The first condition of online engagement: Awareness
In my first post, I introduced a model for looking at online engagement and the pre-conditions that must exist for a successful implementation. I'm now going to look at the first condition - the need for the employee to know about the resource and think it's useful. You've built it; now you have to get people to visit it.
In order for that to happen, there has to be an awareness that the site exists, and it has to be in the employee's front of mind. By that, I mean it's no good for the employee to be aware after prompting; it has to come to mind at the point of need.
Many organizations approach this by having a grand launch strategy. And there's nothing much wrong with making a big splash when something new is launched, or even after a period of beta use. In many ways it's a really good idea to use a mix of promotional strategies. However, a recurrent problem is that there's no strategy beyond this.
For an initial promotional push, there are many channels you can take advantage of. Some examples might include:
- Persuading your IT department to present a message on screensavers
- Getting senior leaders to endorse the initiative, perhaps through video
- Peer endorsement, by presenting the success stories of early testers
- Distribute posters
- Take advantage of any social media channels that your organization may use
- Stands in the foyer or canteen.
But, a big launch on its own isn't enough. Interest is ephemeral and tapers off. The truth is that a big fanfare is forgotten after a few days. And when the interest tapers off, what often happens is... a re-launch.
The real key to successful, long-term engagement in an online resource is regular, frequent communications to raise and maintain awareness.
All those other methods can still be used but there is a king, an emperor among all these channels, that has a dramatically more significant impact than all the others. All the major players in the online world are taking advantage of it. It's not cool, it's not sexy and it has a terrible reputation.
Now, when I talk to clients about this, one of the most common replies I hear is that employees already get too many emails and it simply isn't feasible. There are strict limits put in place by internal comms or IT about the amount of internal email that gets generated. But to not use email means that you won't leverage the single greatest communication mechanism of our time.

INFORMATION SHOWN →
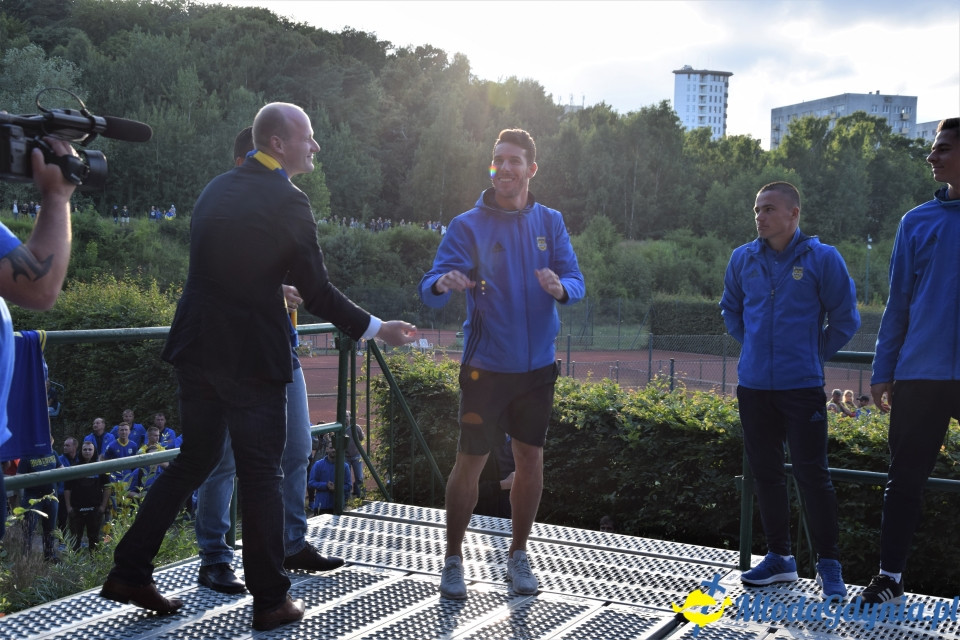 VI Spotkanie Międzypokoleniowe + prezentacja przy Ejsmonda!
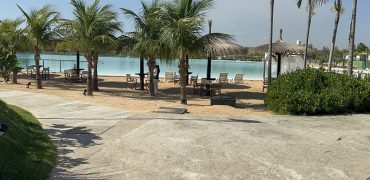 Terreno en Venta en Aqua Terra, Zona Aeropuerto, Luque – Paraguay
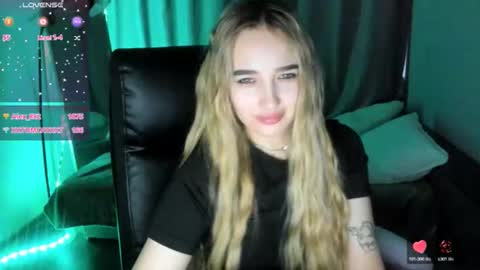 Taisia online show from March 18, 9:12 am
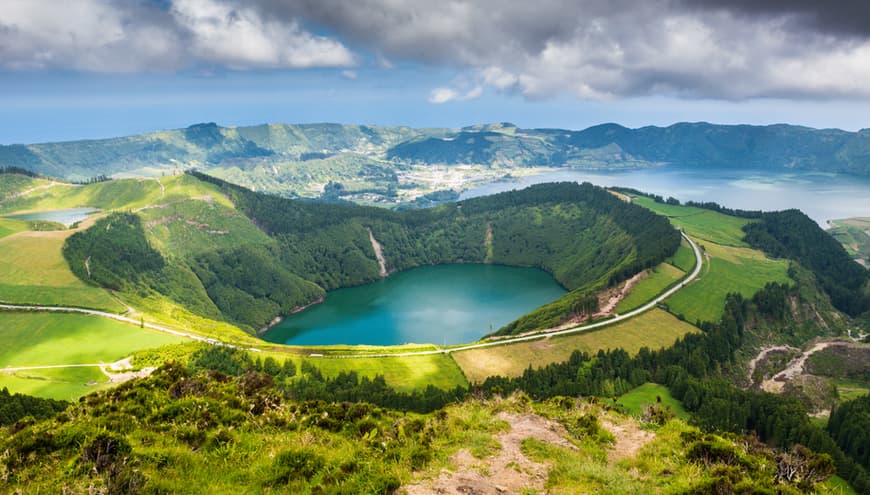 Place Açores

WHAT YOU WILL DO →
• 1. In the post on online engagement awareness, what often happens once interest after a big launch tapers off?
• 2. Pick up the post on online engagement awareness after its final sentence and continue writing it.

ANSWERS →
• 1. A re-launch.

• 2.
Personally, I believe there are better communication tools for many things, but I can't go by what I think or believe. I go where the evidence takes me.
There is a reason that you get an email from Facebook every time someone wants to be your friend, or posts something about you. There's a reason why Twitter started to send you a weekly digest via email. There's a reason why Tesco and Amazon send you offers based on what you bought previously via email.
These companies have run massive studies and experiments to identify exactly the kind of approaches that result in more eyeballs coming to their services. These tactics drive up engagement. If they didn't, they'd stop doing them. If everyone was genuinely too busy and overwhelmed, then they would have unsubscribed in their millions.
Having said that, you need to take an open, honest approach with email. I've got three recommendations for the use of emails to promote your online resource:
- While I'd advocate a system of automatic enrolment for your target employee base, it should be easy - really easy - to unsubscribe. It means that people in the organization prone to complain can't do so without seeming unreasonable . - after all, it's simply one email.
- Personalise the content as much as possible - people respond more to information about their own activity and that of people they can identify with.
- Automate it - there isn't a guy at Amazon thoughtfully writing recommendation emails just for you. It doesn't take a massive investment to generate a personalized email automatically if you're working with the right tools.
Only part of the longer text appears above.